Healthcare providers also need to ensure they implement 24/7 threat detection. This strategy provides continuous monitoring through managed detection and response (MDR) services. Maintaining such an approach can be difficult for any organization, so using a third-party turnkey solution can help ensure that your security team is ready to respond to any breach attempt, no matter when it occurs. Become.
Cybersecurity requires a continuous effort to monitor risks and vulnerabilities. The threat environment is constantly changing, so organizations need to perform regular vulnerability scans and penetration tests to stay ahead of the curve.
next step
Unfortunately, cyber attackers will consider their actions a success. wired The hacker group behind the ransomware attack on Change Healthcare reportedly received a large ransom in Bitcoin, indicating the healthcare industry is a lucrative target and could attract other bad actors. . The FBI reported 249 ransomware attacks against public health and healthcare organizations in 2023, but the actual number is likely much higher. Considering the impact of recent attacks, that number is likely to increase in 2024.
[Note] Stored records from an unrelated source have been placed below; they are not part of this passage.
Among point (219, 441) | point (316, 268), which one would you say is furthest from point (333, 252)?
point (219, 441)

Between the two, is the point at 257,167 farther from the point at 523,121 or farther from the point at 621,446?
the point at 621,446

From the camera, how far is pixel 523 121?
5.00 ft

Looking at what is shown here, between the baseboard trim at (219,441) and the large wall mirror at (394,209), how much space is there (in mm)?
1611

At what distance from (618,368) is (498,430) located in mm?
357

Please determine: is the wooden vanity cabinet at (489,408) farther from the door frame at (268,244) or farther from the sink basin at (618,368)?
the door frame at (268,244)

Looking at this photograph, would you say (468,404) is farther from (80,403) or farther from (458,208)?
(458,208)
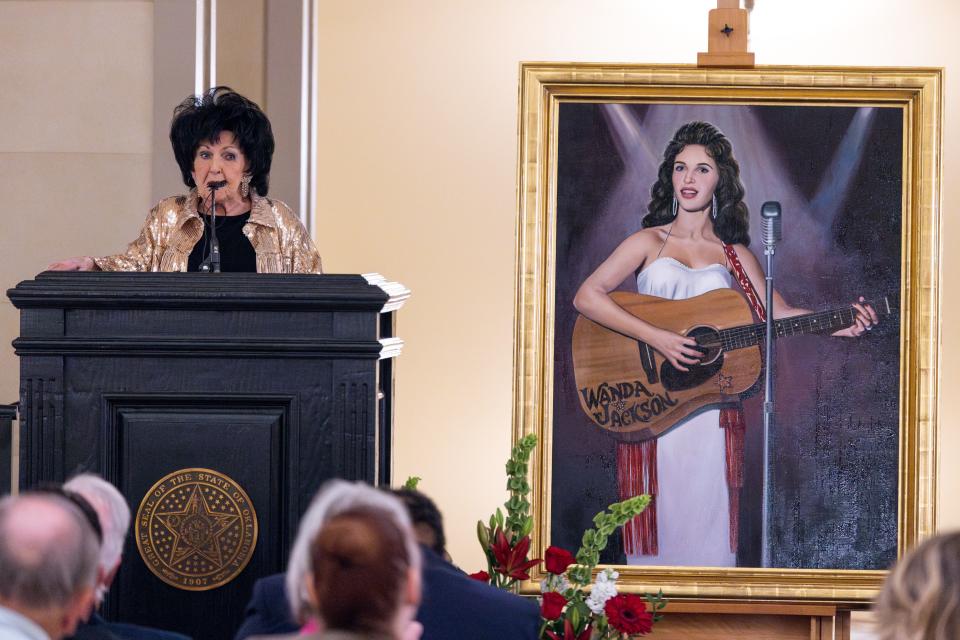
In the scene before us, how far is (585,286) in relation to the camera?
5.37 meters

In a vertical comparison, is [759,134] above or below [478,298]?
above

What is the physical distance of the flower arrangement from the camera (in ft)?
10.3

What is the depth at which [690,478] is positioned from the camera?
210 inches

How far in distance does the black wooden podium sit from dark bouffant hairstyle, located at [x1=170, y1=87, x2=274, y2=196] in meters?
0.94

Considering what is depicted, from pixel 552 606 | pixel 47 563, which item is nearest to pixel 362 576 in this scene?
pixel 47 563

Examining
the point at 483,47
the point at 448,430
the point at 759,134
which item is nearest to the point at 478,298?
the point at 448,430

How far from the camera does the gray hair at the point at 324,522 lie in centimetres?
171

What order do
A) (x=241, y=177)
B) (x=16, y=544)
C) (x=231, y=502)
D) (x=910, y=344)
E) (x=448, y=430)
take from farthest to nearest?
(x=448, y=430) < (x=910, y=344) < (x=241, y=177) < (x=231, y=502) < (x=16, y=544)

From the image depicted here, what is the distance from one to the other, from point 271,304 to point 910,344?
323cm

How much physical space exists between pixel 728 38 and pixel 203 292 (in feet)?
10.0

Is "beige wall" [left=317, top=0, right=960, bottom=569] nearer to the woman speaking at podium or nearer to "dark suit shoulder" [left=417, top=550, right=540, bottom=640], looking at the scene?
the woman speaking at podium

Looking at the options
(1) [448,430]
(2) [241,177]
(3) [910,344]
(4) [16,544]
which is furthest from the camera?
(1) [448,430]

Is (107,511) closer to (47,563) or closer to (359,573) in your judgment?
(47,563)

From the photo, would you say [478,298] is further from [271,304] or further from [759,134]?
[271,304]
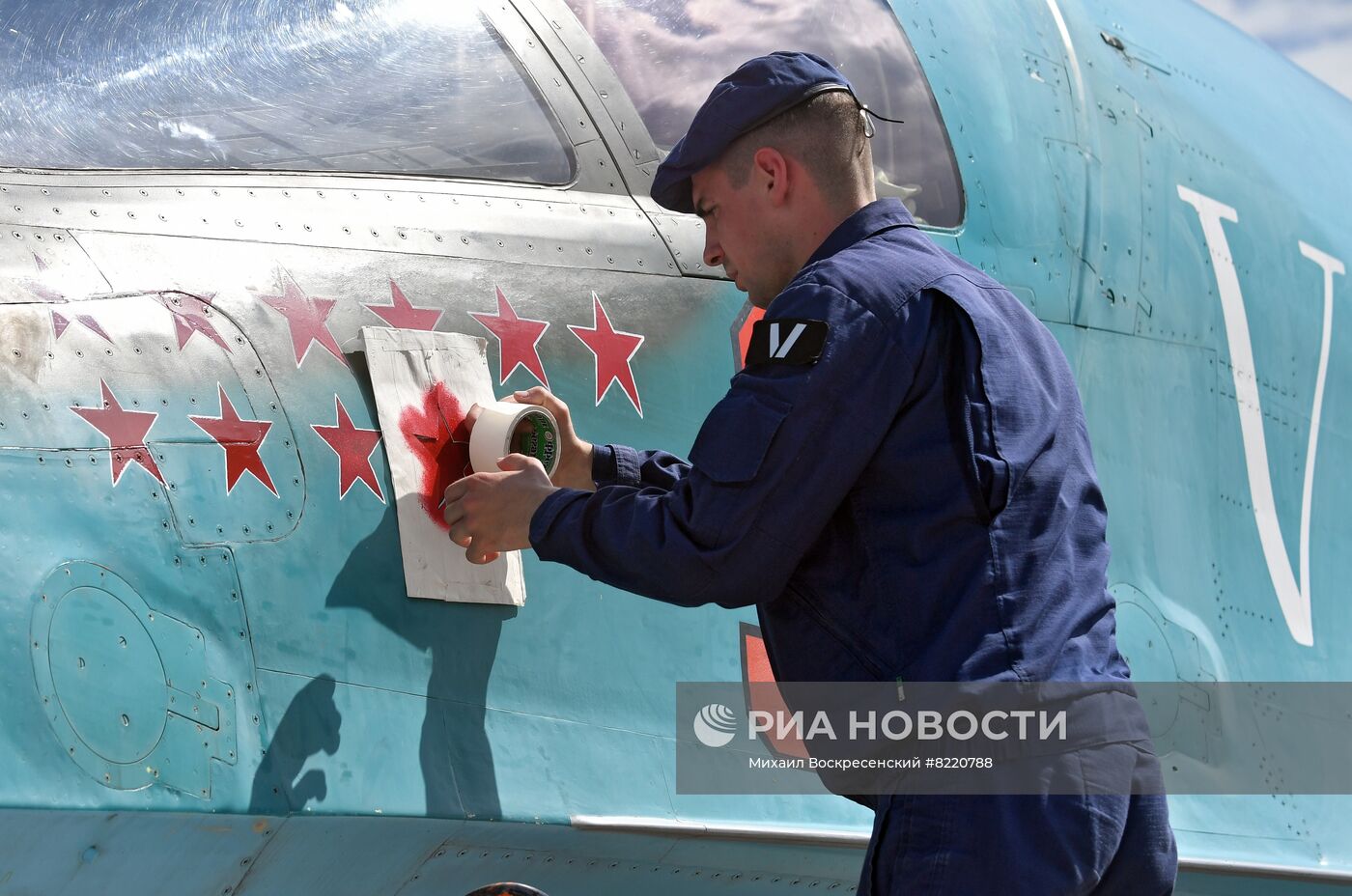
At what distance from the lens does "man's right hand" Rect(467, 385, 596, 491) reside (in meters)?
2.58

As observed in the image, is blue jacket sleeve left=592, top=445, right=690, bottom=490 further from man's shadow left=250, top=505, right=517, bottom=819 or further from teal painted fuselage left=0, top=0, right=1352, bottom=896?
man's shadow left=250, top=505, right=517, bottom=819

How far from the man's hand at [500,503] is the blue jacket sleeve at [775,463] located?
28 centimetres

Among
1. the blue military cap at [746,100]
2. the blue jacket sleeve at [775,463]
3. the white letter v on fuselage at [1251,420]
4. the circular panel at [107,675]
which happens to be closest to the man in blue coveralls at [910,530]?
Answer: the blue jacket sleeve at [775,463]

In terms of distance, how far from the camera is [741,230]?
2.20 meters

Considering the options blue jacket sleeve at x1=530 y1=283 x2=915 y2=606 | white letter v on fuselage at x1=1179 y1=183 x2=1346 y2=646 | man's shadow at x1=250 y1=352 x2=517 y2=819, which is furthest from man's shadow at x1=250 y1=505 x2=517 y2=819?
white letter v on fuselage at x1=1179 y1=183 x2=1346 y2=646

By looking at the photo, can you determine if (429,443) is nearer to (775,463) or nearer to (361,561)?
(361,561)

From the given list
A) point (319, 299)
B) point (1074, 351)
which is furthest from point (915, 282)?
point (1074, 351)

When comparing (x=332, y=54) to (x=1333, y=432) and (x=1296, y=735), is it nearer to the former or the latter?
(x=1296, y=735)

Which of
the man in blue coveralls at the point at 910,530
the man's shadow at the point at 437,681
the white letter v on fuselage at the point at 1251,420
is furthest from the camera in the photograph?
the white letter v on fuselage at the point at 1251,420

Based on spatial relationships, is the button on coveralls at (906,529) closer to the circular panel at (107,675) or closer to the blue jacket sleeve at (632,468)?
the blue jacket sleeve at (632,468)

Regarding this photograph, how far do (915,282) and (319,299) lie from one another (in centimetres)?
107

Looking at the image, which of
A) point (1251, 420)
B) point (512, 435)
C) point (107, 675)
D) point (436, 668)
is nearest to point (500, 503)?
point (512, 435)

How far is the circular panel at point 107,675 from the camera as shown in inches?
79.4

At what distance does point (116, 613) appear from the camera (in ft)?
6.81
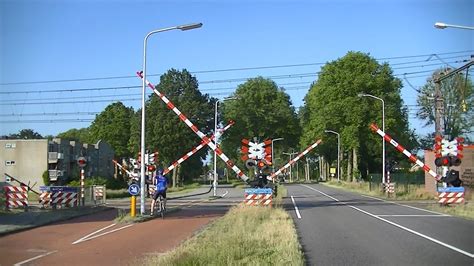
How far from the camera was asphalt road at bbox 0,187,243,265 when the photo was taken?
1246 cm

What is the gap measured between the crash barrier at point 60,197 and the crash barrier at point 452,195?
1953 cm

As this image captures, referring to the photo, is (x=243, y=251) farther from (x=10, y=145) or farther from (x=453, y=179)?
(x=10, y=145)

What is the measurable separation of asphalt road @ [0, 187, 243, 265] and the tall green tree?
59384 mm

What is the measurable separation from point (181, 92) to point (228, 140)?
1278 centimetres

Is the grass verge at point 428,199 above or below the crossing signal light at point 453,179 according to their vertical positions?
below

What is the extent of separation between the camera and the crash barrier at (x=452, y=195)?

The latest attack on the industry is not the last, and unfortunately not the most destructive. However, by remaining vigilant and preparing for the most catastrophic scenarios, healthcare providers can avoid some of the devastating risks when planning for a growing digital footprint.
This latest attack not only affected IT systems, administrative processes, and revenue. It threatened the quality of care for patients. Only the most robust contingency plan can prevent it from happening again.
Jason Griffin, Managing Director, Digital Health Strategy and Cybersecurity; nordic consulting
Jason is a healthcare IT executive with 25 years of progressive leadership positions and a comprehensive understanding of the industry's evolving digital landscape. Throughout his career, Jason has proven to be a seasoned leader with a talent for building great teams around cybersecurity, EHR planning and implementation, and IT strategic planning. He has a track record of delivering results in difficult and high-stakes environments.
andy adams Managing Director, Performance Improvement and Advisory Services nordic consulting
Andy has over 20 years of professional services experience supporting healthcare clients with strategic decisions that positively impact financial and operational performance. He has advised many leading national healthcare providers on transforming their revenue cycles, transforming patient access, and improving the digital patient experience. His passion is helping clients increase net revenue, reduce operating costs, centralize and standardize operations, implement new IT solutions, and improve performance across a variety of key metrics.